P4 Northwood 2.4 GHz and suddenly,
When I first got back into PC gaming I had a prebuilt from BB called VPR Matrix which was all-in-all a pretty solid machine. Over the years it served as my introduction to (then) modern systems and over 5-10 years I upgraded/replaced virtually every part of it. The last processor it got was one of those and yeah, I loved it. I've still got that machine tucked away in the closet with no plans to ever get rid of it.
 
I had an absolute blast playing UT and UT2003 in LAN matches. But discovered a crazy thing. My main PC was a Celeron 700 MHz (Coppermine) and I had a spare Pentium (maybe 133 MHz. It's all hazy at this point). The matches were fun and I was winning often enough to keep me interested in going. Then the other guy bought a P4 Northwood 2.4 GHz and suddenly, I felt like a chicken running for my life. I would frantically do 360 degree turns and would only sometimes catch glimpses of my opponent right before I got slaughtered. And of course he refused to swap PCs. That made me lose interest pretty quickly. Both PCs need to be similar in specs otherwise you won't even see what hit you. And online play is all about lag. The only online game I would play is turn based strategy against another human. Don't trust fast paced multiplayer action games to be fair due to the crazy amount of external factors.

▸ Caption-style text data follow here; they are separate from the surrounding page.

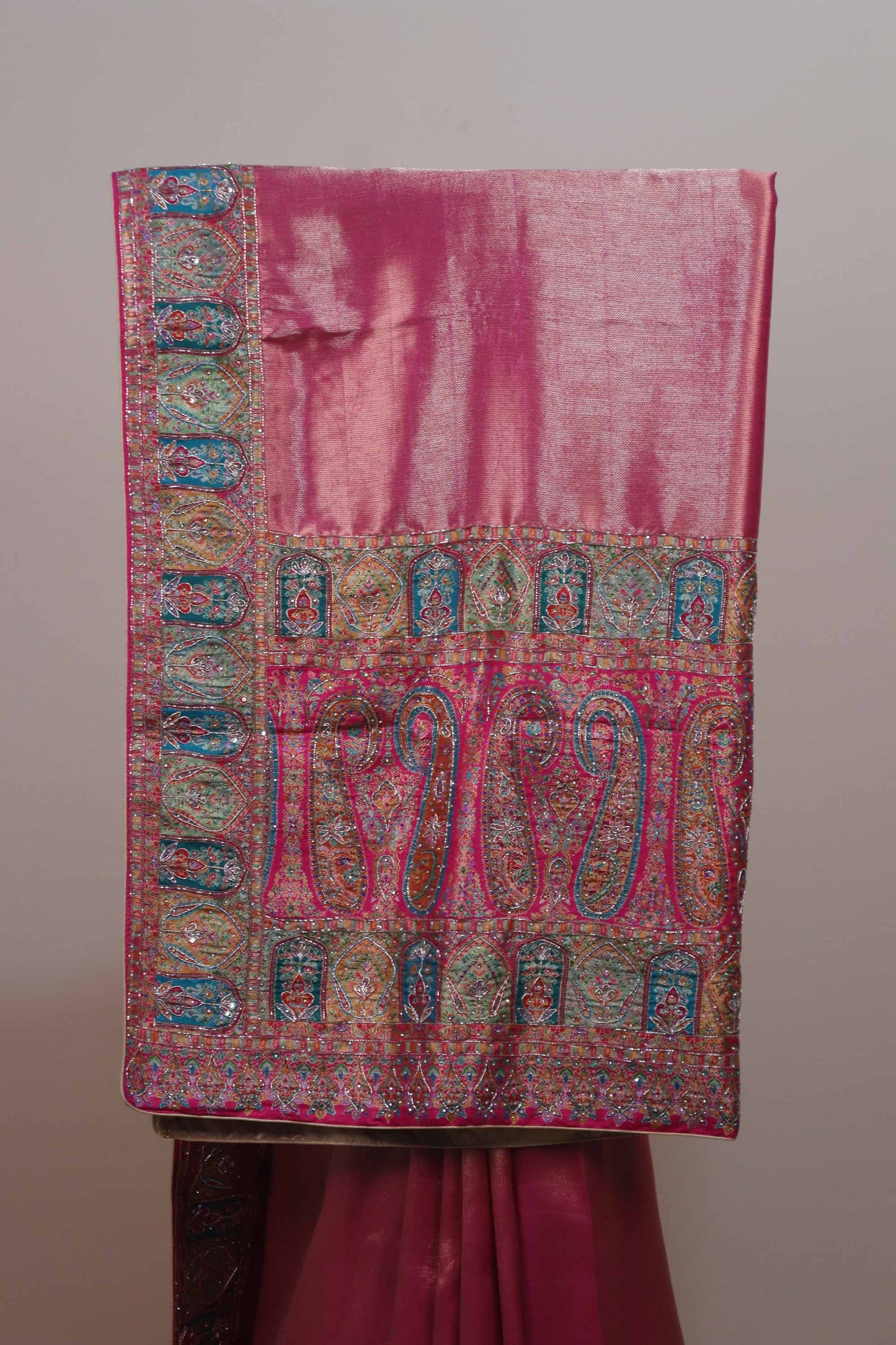 Rani Pink Designer Parsi Gara Embroidered Saree Paisley Floral Border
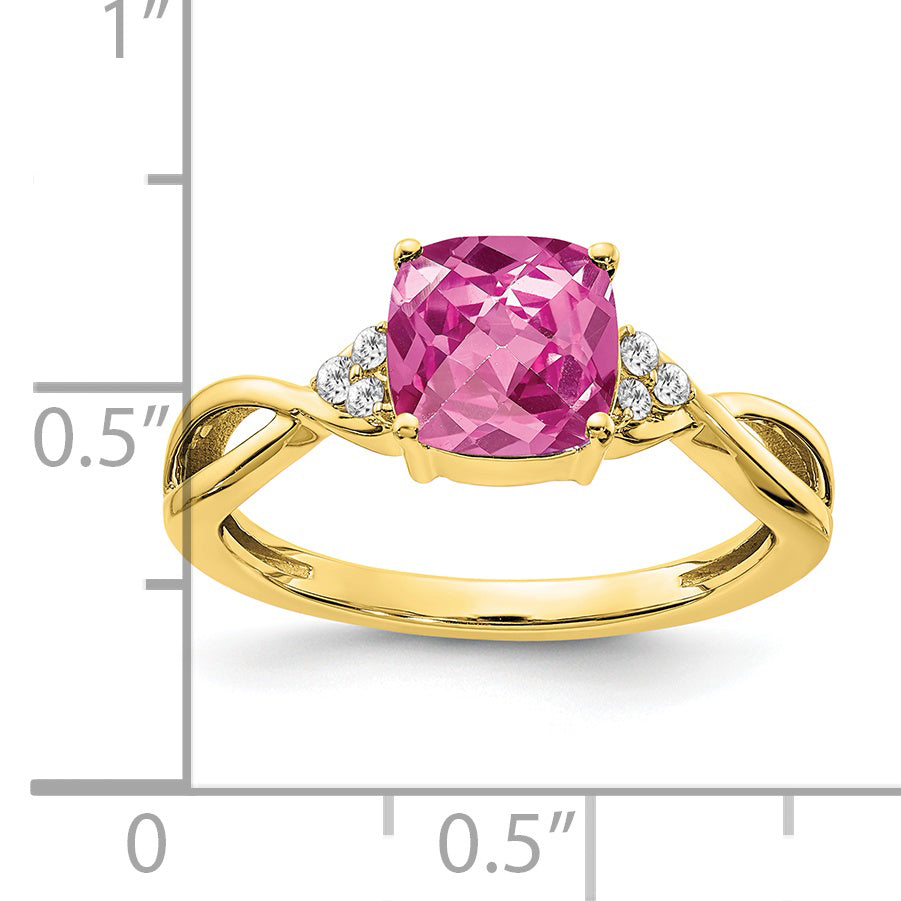 10k Checkerboard Created Pink Sapphire and Diamond Ring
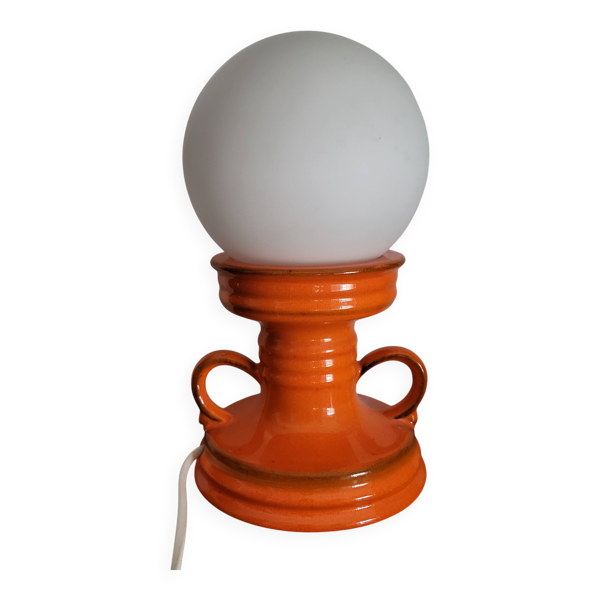 Lampe céramique orange, space age, west germany, 1960-70
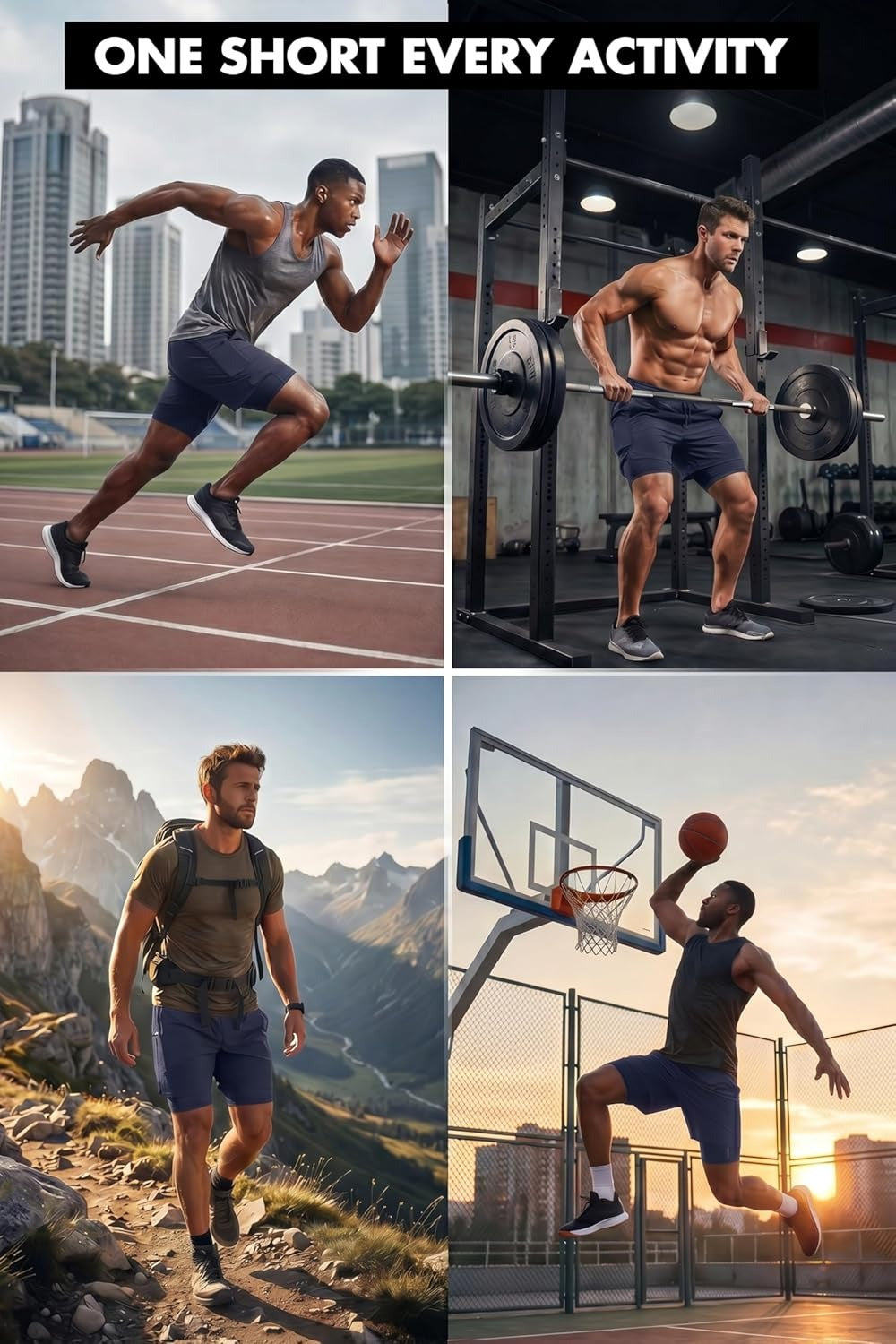 HiFEN® Men’s Running 2 in 1 Shorts, Quick Dry Gym Workout Training Sports Shorts with Liner & Phone Pocket, Breathable Athletic Jogging Shorts for Fitness Outdoor Sports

I remember doing a lan with... what was the game... Counter no not counterstrike. IT was that era but a build your base sort of game... red alert but not red alert.

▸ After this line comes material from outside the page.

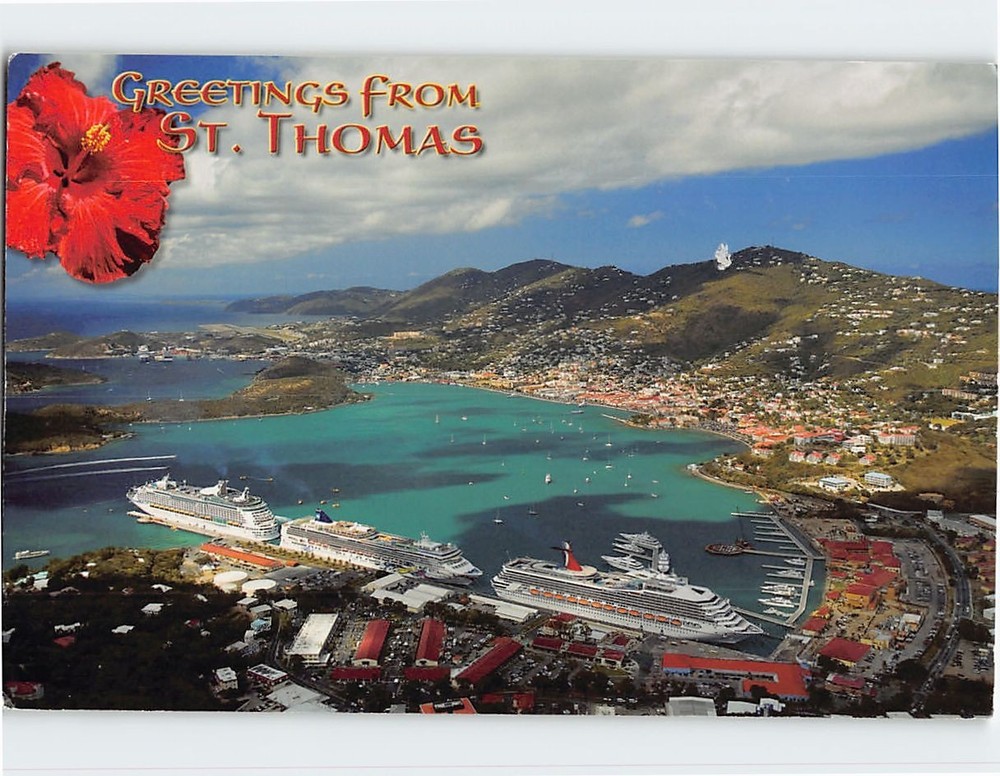 Postcard Aerial View of St. Thomas US Virgin Islands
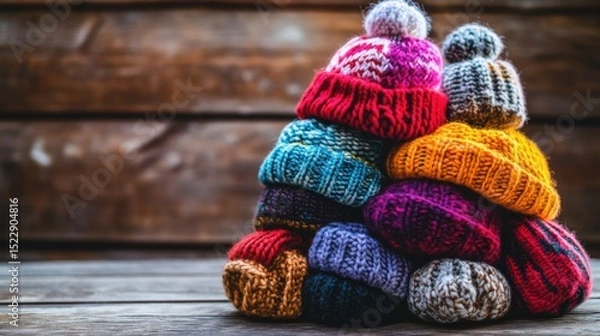Fototapeta Colorful knitted hats stacked in a wooden background.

Anyway I was one of the first people in my crew to show up with a pentium for lan gaming. And my build rates... for everything were faster than EVERYONE elses. The game didn't throttle itself to be on an relatively even tier with other systems. So i could just smoke them.

Also showed them mechwarrior... one guy was convinced that it wouldn't be faster because it used the CDrom drive and mine was a 4x. He almost cried lol.

Ahh the good ole days.
 
I would have wiped the floor with any of you in UT. In fact, I still can and will. "Bow Down!"